Three resampling strategies are available:

Strategy

Parameter

Description

Jackknife (LOO)

cv="loo"

Leave-one-out: N resamples. Uses the jackknife variance formula \(\hat{\text{var}}(\beta_j) = \frac{N-1}{N} \sum_{i=1}^{N} (\beta_{j,i} - \bar{\beta}_j)^2\) with a t-distribution CI. This is the default and most common choice in chemometrics.

K-fold

cv=5

K-fold cross-validation: K resamples. Faster than LOO for large datasets.

Bootstrap

n_bootstrap=200

Resample with replacement B times. CI from percentiles of the distribution.

Basic usage:

from process_improve.multivariate.methods import PLS, MCUVScaler

scaler_x = MCUVScaler().fit(X)
scaler_y = MCUVScaler().fit(Y)
X_s, Y_s = scaler_x.transform(X), scaler_y.transform(Y)

pls = PLS(n_components=2).fit(X_s, Y_s)
cv = pls.cross_validate(X_s, Y_s, cv="loo")

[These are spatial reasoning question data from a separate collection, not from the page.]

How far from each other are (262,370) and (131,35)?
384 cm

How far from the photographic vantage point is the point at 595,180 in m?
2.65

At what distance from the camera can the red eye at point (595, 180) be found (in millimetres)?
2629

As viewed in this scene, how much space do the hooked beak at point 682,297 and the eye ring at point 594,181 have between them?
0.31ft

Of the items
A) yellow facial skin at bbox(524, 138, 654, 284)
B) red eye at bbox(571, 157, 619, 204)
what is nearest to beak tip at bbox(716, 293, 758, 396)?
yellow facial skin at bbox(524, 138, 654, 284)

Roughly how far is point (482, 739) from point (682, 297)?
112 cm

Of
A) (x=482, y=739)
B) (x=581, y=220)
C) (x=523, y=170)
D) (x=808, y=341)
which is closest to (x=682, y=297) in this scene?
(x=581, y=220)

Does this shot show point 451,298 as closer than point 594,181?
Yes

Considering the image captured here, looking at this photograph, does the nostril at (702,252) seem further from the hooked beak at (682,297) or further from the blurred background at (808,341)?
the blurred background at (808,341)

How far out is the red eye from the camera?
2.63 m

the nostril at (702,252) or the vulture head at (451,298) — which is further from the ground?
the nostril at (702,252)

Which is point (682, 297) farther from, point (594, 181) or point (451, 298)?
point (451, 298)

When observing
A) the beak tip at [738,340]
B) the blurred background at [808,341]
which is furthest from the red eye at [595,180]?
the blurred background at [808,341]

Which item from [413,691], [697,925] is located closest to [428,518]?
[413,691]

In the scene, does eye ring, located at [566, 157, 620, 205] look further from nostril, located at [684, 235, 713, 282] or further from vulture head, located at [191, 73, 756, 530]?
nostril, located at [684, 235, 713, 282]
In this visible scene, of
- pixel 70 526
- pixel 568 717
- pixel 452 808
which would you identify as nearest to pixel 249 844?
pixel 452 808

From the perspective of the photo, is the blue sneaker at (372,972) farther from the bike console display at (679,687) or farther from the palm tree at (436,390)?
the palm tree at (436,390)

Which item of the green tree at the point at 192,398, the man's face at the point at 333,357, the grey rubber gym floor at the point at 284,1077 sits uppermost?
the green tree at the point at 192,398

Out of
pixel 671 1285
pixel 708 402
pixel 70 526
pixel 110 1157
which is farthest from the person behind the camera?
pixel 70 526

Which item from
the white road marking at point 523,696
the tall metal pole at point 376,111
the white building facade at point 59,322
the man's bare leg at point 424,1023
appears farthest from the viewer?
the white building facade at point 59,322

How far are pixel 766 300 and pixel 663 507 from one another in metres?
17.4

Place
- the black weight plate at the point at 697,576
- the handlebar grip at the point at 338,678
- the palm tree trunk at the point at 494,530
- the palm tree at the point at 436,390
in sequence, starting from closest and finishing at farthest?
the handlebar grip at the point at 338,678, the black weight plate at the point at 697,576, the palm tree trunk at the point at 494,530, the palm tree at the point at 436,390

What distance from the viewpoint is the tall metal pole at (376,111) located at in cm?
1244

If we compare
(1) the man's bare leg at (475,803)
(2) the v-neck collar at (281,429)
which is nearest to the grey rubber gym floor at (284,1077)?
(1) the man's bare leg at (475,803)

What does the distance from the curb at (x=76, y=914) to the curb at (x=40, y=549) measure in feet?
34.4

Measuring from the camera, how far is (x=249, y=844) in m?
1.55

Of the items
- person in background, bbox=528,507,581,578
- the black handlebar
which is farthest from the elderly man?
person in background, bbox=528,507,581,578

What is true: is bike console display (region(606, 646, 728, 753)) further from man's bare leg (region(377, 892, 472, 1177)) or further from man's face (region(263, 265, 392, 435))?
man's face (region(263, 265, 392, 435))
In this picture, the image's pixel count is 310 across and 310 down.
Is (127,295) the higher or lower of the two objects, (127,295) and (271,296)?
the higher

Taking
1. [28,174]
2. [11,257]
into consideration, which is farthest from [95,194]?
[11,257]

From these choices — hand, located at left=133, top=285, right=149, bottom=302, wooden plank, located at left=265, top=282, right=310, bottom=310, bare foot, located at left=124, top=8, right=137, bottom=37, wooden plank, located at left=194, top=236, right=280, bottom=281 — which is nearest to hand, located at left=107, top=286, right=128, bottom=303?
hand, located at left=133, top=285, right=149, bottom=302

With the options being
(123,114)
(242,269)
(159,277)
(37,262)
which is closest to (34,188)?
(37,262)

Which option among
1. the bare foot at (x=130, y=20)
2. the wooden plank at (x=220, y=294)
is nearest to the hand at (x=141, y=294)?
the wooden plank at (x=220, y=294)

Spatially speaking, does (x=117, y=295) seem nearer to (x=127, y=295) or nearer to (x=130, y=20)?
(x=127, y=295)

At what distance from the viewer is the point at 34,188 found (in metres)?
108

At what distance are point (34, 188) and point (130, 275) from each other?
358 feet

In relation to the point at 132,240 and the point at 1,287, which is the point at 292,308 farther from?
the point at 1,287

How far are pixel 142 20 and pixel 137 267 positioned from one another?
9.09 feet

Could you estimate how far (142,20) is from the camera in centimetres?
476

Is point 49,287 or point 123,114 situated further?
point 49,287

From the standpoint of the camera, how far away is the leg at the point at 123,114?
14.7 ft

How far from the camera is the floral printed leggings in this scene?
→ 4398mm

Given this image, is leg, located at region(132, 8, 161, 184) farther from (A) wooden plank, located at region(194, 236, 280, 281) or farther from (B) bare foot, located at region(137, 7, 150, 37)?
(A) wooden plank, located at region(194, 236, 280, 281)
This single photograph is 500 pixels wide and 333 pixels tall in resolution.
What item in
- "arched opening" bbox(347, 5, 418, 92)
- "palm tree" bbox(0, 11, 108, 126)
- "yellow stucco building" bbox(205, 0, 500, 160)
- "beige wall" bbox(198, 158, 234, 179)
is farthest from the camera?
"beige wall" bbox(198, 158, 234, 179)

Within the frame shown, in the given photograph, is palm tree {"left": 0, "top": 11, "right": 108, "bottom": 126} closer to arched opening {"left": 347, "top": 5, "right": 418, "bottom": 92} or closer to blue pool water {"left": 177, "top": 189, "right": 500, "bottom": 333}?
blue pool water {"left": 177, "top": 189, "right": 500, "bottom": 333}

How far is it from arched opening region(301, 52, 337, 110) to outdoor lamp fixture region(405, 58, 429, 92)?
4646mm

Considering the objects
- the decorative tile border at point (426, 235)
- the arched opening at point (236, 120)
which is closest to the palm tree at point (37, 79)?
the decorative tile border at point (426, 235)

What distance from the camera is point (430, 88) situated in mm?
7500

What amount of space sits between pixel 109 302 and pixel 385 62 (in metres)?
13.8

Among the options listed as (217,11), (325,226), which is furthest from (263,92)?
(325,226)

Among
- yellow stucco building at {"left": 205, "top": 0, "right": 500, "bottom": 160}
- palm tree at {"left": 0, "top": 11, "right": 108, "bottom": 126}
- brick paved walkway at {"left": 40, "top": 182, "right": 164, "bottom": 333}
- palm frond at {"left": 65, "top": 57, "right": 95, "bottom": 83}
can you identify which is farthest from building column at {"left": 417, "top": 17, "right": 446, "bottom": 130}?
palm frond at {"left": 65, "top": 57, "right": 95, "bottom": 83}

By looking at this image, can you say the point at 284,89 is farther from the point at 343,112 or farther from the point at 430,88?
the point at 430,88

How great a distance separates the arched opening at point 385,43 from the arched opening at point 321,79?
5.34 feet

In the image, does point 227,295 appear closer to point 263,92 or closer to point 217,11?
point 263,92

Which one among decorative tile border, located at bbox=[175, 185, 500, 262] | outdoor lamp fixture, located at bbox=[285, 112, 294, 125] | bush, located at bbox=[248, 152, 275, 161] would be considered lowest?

# Beta coefficient uncertainty
print(cv.beta_mean)        # Mean beta across resamples
print(cv.beta_std)         # Standard error
print(cv.beta_ci_lower)    # Lower 95% CI bound
print(cv.beta_ci_upper)    # Upper 95% CI bound
print(cv.significant)      # True where CI excludes zero

# Prediction metrics
print(cv.q_squared)        # Cross-validated R² (Q²) per Y variable
print(cv.rmse_cv)          # Cross-validated RMSE per Y variable
print(cv.press)            # Total PRESS

Interpreting the results:

  • significant flags which beta coefficients have confidence intervals that do not contain zero - these are the X variables with a statistically meaningful relationship to Y at the chosen confidence level.

  • q_squared (Q²) is the cross-validated R². A large gap between training R² (model.r2_cumulative_) and Q² indicates overfitting.

  • beta_samples (shape: n_resamples × K × M) contains the raw beta coefficients from every resample, useful for custom analyses or plotting distributions.

Bootstrap example with custom confidence level:

cv = pls.cross_validate(
    X_s, Y_s,
    n_bootstrap=200,
    conf_level=0.99,
    random_state=42,
)

Missing Data and Troubleshooting#

See the Principal Component Analysis (PCA) page - the same algorithms (TSR, NIPALS, SCP), settings, and troubleshooting advice apply to PLS models.